- **WHAT THE EXERCISE ASKS**: Retype all of the rows below word for word, leaving out the pictures.

-------------------------

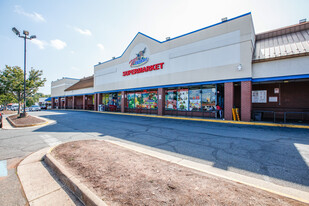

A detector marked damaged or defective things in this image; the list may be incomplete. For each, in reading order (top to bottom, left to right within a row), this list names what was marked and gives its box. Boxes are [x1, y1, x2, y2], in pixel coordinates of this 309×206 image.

cracked pavement [0, 109, 308, 204]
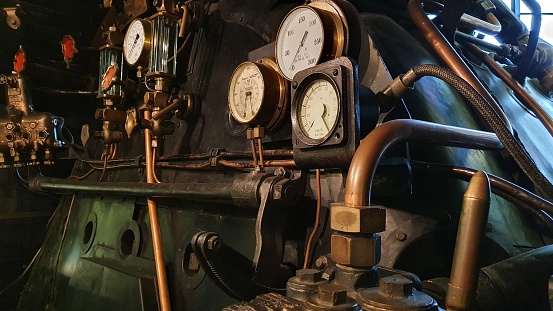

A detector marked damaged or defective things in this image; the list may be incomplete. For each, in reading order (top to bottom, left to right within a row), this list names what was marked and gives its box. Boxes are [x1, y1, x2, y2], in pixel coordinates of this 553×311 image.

bent copper pipe [406, 0, 512, 133]
bent copper pipe [464, 42, 552, 138]
bent copper pipe [144, 110, 170, 311]
bent copper pipe [342, 119, 502, 207]
bent copper pipe [446, 172, 490, 310]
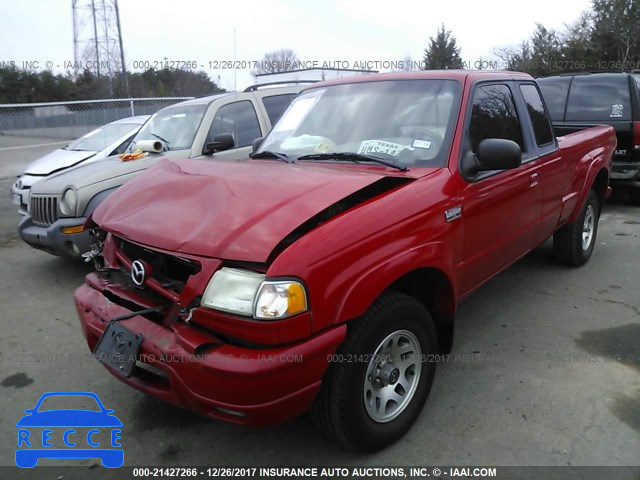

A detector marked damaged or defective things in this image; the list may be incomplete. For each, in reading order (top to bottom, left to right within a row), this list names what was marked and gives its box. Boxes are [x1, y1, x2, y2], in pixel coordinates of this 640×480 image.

crumpled hood [23, 148, 95, 176]
crumpled hood [94, 158, 412, 262]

-------------------------

- **SOLUTION**:
A detector marked damaged or defective things in this image; the list may be incomplete. For each, in reading order (top to bottom, left to right within a row), this list names what was marked and gives its box. Boxes are [x1, y1, x2, y2], in pixel coordinates of this 309×206 image.

cracked pavement [0, 109, 308, 204]

A detector marked damaged or defective things in this image; the list may be incomplete. For each, in reading order (top to bottom, left to right within a row), this list names what was marked and gives its box. Boxes are [x1, y1, x2, y2], in pixel coordinates of this 553×311 image.

bent copper pipe [406, 0, 512, 133]
bent copper pipe [464, 42, 552, 138]
bent copper pipe [144, 110, 170, 311]
bent copper pipe [342, 119, 502, 207]
bent copper pipe [446, 172, 490, 310]

A detector marked damaged or defective things in this image; the list may be incomplete. For each, in reading order (top to bottom, left to right within a row), this list names what was marked and gives its box. Boxes are [x1, y1, x2, y2], in pixel coordinates of this 640×480 image.

crumpled hood [23, 148, 95, 176]
crumpled hood [94, 158, 412, 262]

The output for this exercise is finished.